Aucune d’entre elles n’est cependant véritablement incarnées comme le T-800 ou les autres. Dans la SF, les romans ou les films mettent en scène des robots capables d’une autonomie impressionnante que n’ont absolument pas les robots ou IA actuels. La SF va plutôt dans le sens du robot à l’image de l’humain, autonome, capable d’apprendre, de retenir et donc d’évoluer à un point tel qu’il en devient un concurrent pour son créateur – voire, prêt à le supplanter, comme le discours post-humaniste le suggère. Le monde réel en est encore très très loin. Cela risque même de ne jamais arriver, tant il y a de barrières technologiques à franchir pour concevoir un robot complètement autonome. Les robots actuels ne sont que des compagnons ou des « assistants » qui nous amusent. Nous sommes même encore loin d’un robot qui se répare lui-même comme le T-800. C’est aujourd’hui inimaginable.

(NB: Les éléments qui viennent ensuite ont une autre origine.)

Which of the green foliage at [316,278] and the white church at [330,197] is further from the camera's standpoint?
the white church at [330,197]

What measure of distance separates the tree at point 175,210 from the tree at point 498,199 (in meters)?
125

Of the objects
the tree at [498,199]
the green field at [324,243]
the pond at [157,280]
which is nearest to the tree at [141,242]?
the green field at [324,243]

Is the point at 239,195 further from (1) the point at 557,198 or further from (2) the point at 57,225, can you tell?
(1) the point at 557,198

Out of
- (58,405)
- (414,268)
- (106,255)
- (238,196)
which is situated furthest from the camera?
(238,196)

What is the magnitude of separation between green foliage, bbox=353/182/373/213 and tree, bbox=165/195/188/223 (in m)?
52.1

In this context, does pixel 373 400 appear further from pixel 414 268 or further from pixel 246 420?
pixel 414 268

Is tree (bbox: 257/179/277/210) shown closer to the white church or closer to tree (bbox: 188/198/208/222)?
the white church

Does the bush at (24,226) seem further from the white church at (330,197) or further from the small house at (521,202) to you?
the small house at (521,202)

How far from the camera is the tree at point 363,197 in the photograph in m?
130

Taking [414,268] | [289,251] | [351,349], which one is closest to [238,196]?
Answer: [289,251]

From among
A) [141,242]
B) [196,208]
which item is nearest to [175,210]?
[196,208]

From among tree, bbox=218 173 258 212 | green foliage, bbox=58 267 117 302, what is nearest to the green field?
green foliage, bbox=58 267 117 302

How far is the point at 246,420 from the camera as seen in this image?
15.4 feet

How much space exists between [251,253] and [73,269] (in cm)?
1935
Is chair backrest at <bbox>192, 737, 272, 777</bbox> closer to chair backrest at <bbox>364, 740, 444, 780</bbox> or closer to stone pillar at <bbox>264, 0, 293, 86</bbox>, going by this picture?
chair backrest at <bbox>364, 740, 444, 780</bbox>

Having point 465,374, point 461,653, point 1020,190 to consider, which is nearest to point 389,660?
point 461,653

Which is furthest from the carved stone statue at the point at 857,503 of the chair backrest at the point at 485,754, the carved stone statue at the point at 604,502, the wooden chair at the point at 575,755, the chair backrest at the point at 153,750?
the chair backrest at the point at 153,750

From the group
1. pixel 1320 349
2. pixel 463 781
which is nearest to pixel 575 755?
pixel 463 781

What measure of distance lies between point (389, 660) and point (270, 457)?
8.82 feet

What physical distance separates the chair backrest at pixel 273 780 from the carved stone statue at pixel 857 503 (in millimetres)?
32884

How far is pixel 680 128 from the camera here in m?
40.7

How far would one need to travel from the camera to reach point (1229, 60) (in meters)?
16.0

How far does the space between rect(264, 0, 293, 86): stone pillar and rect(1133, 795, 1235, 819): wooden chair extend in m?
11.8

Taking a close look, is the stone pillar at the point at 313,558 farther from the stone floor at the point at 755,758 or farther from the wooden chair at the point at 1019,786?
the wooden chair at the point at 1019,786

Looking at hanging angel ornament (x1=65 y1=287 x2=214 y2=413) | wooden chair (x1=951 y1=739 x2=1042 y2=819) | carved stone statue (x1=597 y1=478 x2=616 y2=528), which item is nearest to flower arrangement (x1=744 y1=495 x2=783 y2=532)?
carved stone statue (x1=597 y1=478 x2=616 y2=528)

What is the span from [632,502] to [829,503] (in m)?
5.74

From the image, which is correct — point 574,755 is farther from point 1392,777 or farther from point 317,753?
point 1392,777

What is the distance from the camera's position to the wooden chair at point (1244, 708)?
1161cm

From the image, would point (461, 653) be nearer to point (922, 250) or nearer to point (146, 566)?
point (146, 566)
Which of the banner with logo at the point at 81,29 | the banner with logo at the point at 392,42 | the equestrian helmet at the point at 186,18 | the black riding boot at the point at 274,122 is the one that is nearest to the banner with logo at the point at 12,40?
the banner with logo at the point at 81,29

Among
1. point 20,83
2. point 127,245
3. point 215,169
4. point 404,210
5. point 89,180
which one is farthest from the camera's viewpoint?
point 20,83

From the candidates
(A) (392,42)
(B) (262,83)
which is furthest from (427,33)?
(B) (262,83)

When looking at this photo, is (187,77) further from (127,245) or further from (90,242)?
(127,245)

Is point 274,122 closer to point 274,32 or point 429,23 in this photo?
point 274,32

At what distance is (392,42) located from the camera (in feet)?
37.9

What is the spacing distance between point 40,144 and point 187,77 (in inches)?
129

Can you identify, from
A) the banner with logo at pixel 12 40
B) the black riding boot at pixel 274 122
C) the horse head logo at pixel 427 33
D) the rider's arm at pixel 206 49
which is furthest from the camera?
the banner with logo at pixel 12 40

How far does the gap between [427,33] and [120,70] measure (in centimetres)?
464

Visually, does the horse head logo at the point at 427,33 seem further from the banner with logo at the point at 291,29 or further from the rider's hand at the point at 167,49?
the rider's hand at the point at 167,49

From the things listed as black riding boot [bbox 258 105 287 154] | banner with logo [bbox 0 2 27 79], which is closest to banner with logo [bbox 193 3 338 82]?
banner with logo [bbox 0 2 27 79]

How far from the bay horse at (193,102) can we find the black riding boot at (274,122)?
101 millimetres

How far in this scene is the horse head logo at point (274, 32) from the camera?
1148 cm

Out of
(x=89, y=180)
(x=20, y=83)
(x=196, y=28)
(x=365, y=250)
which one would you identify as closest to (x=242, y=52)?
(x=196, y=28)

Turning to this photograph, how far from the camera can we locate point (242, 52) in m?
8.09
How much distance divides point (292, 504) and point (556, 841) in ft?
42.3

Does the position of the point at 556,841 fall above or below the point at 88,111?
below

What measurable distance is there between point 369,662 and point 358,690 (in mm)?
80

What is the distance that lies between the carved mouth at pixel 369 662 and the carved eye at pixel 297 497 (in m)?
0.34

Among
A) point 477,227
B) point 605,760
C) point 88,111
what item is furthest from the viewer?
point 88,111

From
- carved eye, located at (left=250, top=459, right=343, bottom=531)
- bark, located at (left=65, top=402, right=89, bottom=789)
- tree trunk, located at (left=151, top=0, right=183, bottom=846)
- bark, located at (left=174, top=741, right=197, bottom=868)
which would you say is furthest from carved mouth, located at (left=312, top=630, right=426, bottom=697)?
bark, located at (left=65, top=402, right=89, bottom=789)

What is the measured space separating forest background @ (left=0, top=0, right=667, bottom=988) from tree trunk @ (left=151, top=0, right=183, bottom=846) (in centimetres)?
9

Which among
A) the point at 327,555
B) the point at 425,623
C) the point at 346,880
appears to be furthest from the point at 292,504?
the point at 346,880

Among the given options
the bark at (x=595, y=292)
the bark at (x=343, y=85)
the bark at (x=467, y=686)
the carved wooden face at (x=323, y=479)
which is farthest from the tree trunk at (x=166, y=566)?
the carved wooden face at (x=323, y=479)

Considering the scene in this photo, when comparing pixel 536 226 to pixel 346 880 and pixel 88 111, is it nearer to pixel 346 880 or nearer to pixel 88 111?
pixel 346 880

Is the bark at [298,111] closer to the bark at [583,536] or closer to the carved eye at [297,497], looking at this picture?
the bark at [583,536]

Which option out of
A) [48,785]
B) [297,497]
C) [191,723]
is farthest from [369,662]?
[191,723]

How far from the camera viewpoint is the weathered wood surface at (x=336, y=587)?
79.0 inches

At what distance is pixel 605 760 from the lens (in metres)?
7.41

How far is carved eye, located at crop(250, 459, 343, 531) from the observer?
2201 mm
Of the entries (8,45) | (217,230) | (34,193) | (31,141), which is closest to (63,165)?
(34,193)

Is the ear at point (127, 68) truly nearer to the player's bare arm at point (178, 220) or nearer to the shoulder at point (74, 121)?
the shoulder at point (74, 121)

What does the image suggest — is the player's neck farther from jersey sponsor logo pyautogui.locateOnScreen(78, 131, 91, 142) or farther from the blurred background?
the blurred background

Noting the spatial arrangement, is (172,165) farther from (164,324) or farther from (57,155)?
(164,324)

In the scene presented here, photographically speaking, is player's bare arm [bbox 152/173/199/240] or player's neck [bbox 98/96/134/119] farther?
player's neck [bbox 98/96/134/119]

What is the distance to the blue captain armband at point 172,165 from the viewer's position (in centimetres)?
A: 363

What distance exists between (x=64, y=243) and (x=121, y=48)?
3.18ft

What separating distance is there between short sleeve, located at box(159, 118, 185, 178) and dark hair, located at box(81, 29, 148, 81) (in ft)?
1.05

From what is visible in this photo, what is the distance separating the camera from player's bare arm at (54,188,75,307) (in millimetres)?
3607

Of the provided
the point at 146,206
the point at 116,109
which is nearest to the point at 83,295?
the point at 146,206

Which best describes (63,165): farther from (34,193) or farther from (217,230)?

Sommes-nous finalement plus susceptibles de nous entretenir pleinement avec un robot ou avec un alien ?

Je dirais avec un robot. Un extraterrestre sera forcément considéré comme un rival en puissance. Il y a un dicton en SF qui dit qu’au moment d’une rencontre avec une espèce extraterrestre intelligence, “soit l’humain est plus intelligent que l’alien, le tue ou le soumet en esclavage, soit c’est l’inverse”. Il y a une espèce de rapport de domination qui, selon moi, est presque inévitable. Peu d’œuvres explorent des univers possibles où des terriens et des aliens vivent et échangent en harmonie. Alors qu’un robot ne reste qu’un artefact créé par l’humain. En quelque sorte, il fait partie de la même espèce. Il faut surtout le voir comme l’objet le plus complexe que l’on soit capable d’inventer. Le robot intelligent et parlant, c’est le Graal de cette quête de l’objet ultime créé par l’intelligence humaine.

Dans les années 1960, un informaticien avait écrit un programme pour jouer le rôle de psychanalyste, appelé ELIZA. Il a été le premier exemple d’une IA capable de tenir un dialogue à l’écrit. Pour que cela fasse illusion, la machine se contentait de redire les mêmes phrases de son interlocuteur, de capter un mot-clé et de l’intégrer dans une phrase à trou. Elle a fait l’objet de plein de tests et plein de gens se sont mis à lui confier des choses intimes. Il ne manque pas grand chose pour qu’on en arrive à faire en sorte qu’une machine nous écoute, semble nous comprendre et devienne un confident. Ce n’est pas ce qu’on imaginerait faire avec un alien qu’il faudrait étudier pendant des décennies pour comprendre ne serait-ce que ses réactions. Un robot peut satisfaire ce besoin fondamental humain de parler. Beaucoup de gens parlent déjà à leur chat, leur chien ou à leur plante. Plus nos machines augmenteront leur capacité de compréhension, plus on risque de leur parler et de se confier à elle – et d’arriver peut-être, d’une certaine mesure, à ce qui se passe dans le film Her.

« Comment parle un robot ? Les machines à langage dans la science-fiction » (256p), aux éditions Le Bélial’ (collection Parallaxe), est disponible en librairie depuis le 11 juin 2020.